C’est grâce à cette amitié qu’il aborde la chanson. Il a un peu plus de quarante ans. Il vient de marquer de son empreinte deux chefs-d’œuvre tournés la même année 1962, Le doulos de Jean-Pierre Melville et Le guépard de Luchino Visconti. Il a joué pendant 420 représentations Les séquestrés d’Altona de Sartre au théâtre de l’Athénée, extraordinaire performance d’acteur. Chez le couple Signoret-Montand, il rencontre le producteur Jacques Canetti. Ce sera le tournant décisif. Pour son galop d’essai, Reggiani choisit Boris Vian. Dans la foulée de la sortie de cet album, Barbara, séduite, lui propose de faire la première partie de son tour de chant. Reggiani est lancé, il plaît à toutes les générations, ses chansons - maintenant écrites par Vidalie, Bessière, Dabadie, Moustaki, Gainsbourg, etc. - font un tabac dans les juke-boxes, ses prises de position à la veille de Mai-68 augmentent encore sa popularité. Artiste engagé, il collectionne les succès populaires, occupe à guichets fermés la scène de Bobino. Quinze années magnifiques, un album par an, des chansons inoubliables, des tournées à n’en plus finir, des festivals (comme le tout premier de Bourges, en 1977) et des films aussi : retour chez Melville avec L’armée des ombres (1969), et puis des rôles où il peut montrer son humour (Le chat et la souris, Le bon et les méchants de Claude Lelouch), ou le côté tendre de son personnage (Violette et François de Jacques Rouffio).

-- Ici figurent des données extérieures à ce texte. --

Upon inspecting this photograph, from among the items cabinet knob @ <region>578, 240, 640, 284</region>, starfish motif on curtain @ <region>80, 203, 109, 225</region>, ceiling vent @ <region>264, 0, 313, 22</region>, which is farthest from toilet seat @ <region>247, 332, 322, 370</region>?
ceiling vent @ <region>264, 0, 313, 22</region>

Après tous ces succès et ces joies professionnelles, c’est le drame. En 1980, son fils Stéphane se suicide. Chanteur lui aussi, qui n’aura jamais réussi à s’imposer dans l’ombre d’un père si talentueux. Dès lors, Reggiani utilisera la chanson comme antidote au malheur, à la déprime et à l’alcool, un album tous les deux ans environ et beaucoup de pépites rares, peut-être moins connues du grand public qui lui redemande toujours les mêmes chansons : Les loups sont entrés dans Paris, La femme qui est dans mon lit, Madame nostalgie, Ma liberté pour n’en citer que quelques-unes que chacun de nous peut fredonner de mémoire. Entre récitals, tournées et enregistrement, Reggiani a trouvé le temps, dans ses dernières années, de s’adonner à sa passion de la peinture. Déjà malade, il a dû renoncer à sa dernière série de concerts et son dernier album, Les adieux différés (1999) sonne aujourd’hui comme un adieu définitif. Nous prenons congé avec tendresse de cet homme de convictions, de ce saltimbanque blessé, de ce "métèque exemplaire" selon les mots de son ami Michel Piccoli. Ciao l’Italien, il nous plaît de penser que, cette nuit, lorsque tu as frappé à la porte, demandé qu’on t’ouvre, qu’il était temps, que tu n’en pouvais plus, "aprimi, aprimi la porta, io non ne posso proprio più", c’est Sacha [2] qui est venu t’ouvrir, sa guitare à la main, et qu’à l’heure qu’il est, alors que nous peinons sur ta nécro, vous êtes en train tous les deux de taper un bœuf d’enfer, là-haut, au-dessus des nuages, la sù, sopra le nùvole.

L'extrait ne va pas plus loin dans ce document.